What to produce ->
Once "Various birds seamless" turns up in a line below, reproduce that line and those after it exactly, stopping after the line with "barracuda-lake-13-thermocline-min"; leave pictures out.

Records supplied ->
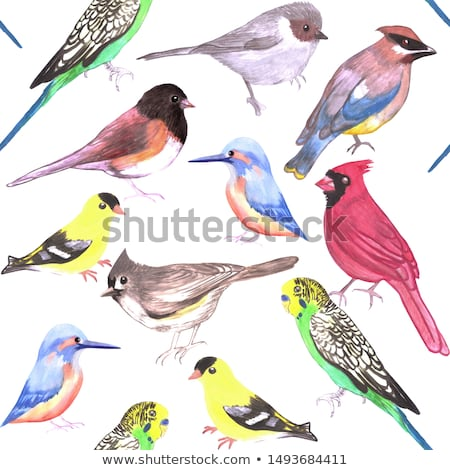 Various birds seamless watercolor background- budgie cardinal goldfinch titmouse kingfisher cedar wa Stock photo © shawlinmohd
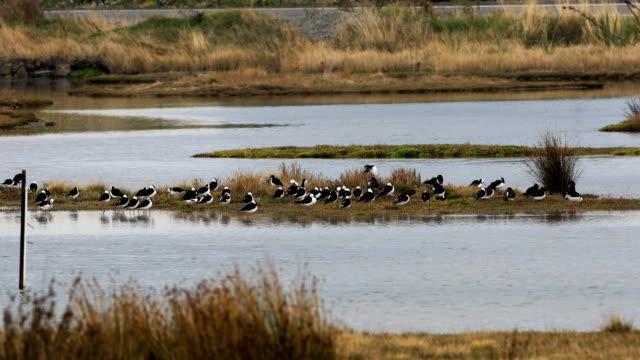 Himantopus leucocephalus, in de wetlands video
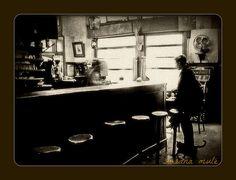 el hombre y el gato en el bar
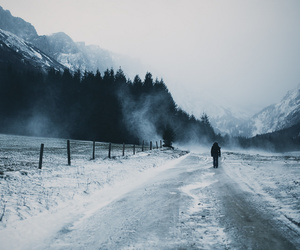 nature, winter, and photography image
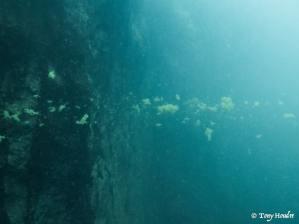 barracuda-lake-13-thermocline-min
* * *
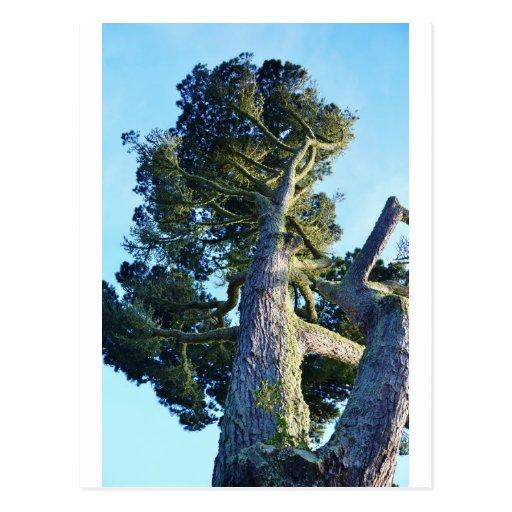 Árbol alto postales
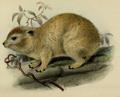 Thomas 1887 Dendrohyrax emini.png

Response ->
 Various birds seamless watercolor background- budgie cardinal goldfinch titmouse kingfisher cedar wa Stock photo © shawlinmohd
 Himantopus leucocephalus, in de wetlands video
 el hombre y el gato en el bar
 nature, winter, and photography image
 barracuda-lake-13-thermocline-min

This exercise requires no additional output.